§ **Exercise brief**:
Each entry has to be copied exactly, with nothing missed.

§ **Task material**:
↓

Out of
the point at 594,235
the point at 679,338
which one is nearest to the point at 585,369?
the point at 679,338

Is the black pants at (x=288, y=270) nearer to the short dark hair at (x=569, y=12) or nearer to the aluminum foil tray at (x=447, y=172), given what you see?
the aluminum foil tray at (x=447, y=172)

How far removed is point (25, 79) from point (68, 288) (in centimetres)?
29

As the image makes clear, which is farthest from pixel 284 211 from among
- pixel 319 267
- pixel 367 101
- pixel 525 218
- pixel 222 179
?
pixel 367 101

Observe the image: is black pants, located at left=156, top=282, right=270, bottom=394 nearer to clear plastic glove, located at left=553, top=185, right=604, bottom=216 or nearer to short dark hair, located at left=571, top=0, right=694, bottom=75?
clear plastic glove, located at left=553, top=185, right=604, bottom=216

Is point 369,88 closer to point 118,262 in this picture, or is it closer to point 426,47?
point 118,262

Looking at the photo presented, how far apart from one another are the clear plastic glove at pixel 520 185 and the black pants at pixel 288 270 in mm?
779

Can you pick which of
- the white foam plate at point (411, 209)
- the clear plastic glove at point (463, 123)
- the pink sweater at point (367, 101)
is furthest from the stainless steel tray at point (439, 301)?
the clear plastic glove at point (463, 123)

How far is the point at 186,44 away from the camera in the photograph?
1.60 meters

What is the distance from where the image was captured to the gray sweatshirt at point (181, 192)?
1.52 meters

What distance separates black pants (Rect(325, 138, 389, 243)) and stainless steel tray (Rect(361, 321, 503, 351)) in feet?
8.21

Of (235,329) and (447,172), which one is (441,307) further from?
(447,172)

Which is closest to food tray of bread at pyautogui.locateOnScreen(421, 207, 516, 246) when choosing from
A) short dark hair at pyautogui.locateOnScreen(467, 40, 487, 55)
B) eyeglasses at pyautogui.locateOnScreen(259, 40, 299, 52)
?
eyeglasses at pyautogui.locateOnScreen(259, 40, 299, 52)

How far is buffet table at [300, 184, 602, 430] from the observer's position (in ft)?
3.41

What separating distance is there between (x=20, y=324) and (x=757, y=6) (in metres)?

↑

§ **Result for this task**:
Out of
the point at 594,235
the point at 679,338
which one is nearest to the point at 585,369?
the point at 679,338

Is the black pants at (x=288, y=270) nearer to the short dark hair at (x=569, y=12) or nearer to the aluminum foil tray at (x=447, y=172), given what you see?
the aluminum foil tray at (x=447, y=172)

How far removed is point (25, 79) from point (68, 288) (in centimetres)?
29

As the image makes clear, which is farthest from pixel 284 211 from among
- pixel 319 267
- pixel 367 101
- pixel 525 218
- pixel 222 179
?
pixel 367 101

Observe the image: is black pants, located at left=156, top=282, right=270, bottom=394 nearer to clear plastic glove, located at left=553, top=185, right=604, bottom=216 or nearer to short dark hair, located at left=571, top=0, right=694, bottom=75?
clear plastic glove, located at left=553, top=185, right=604, bottom=216

Is point 369,88 closer to point 118,262 in this picture, or is it closer to point 426,47?
point 118,262

Looking at the photo presented, how far apart from one another are the clear plastic glove at pixel 520 185 and the black pants at pixel 288 270 in mm?
779

Can you pick which of
- the white foam plate at point (411, 209)
- the clear plastic glove at point (463, 123)
- the pink sweater at point (367, 101)
is furthest from the stainless steel tray at point (439, 301)?
the clear plastic glove at point (463, 123)

How far is the point at 186,44 away from the camera in the photograph?
1.60 meters

What is the distance from where the image was captured to the gray sweatshirt at point (181, 192)?
1.52 meters

What distance separates black pants (Rect(325, 138, 389, 243)) and stainless steel tray (Rect(361, 321, 503, 351)) in feet?
8.21

Of (235,329) and (447,172), which one is (441,307) further from?
(447,172)

Which is closest to food tray of bread at pyautogui.locateOnScreen(421, 207, 516, 246) when choosing from
A) short dark hair at pyautogui.locateOnScreen(467, 40, 487, 55)
B) eyeglasses at pyautogui.locateOnScreen(259, 40, 299, 52)
?
eyeglasses at pyautogui.locateOnScreen(259, 40, 299, 52)

How far is buffet table at [300, 184, 602, 430] from the observer's position (in ft)?
3.41

What separating distance is there between (x=20, y=324) and (x=757, y=6) (in metres)?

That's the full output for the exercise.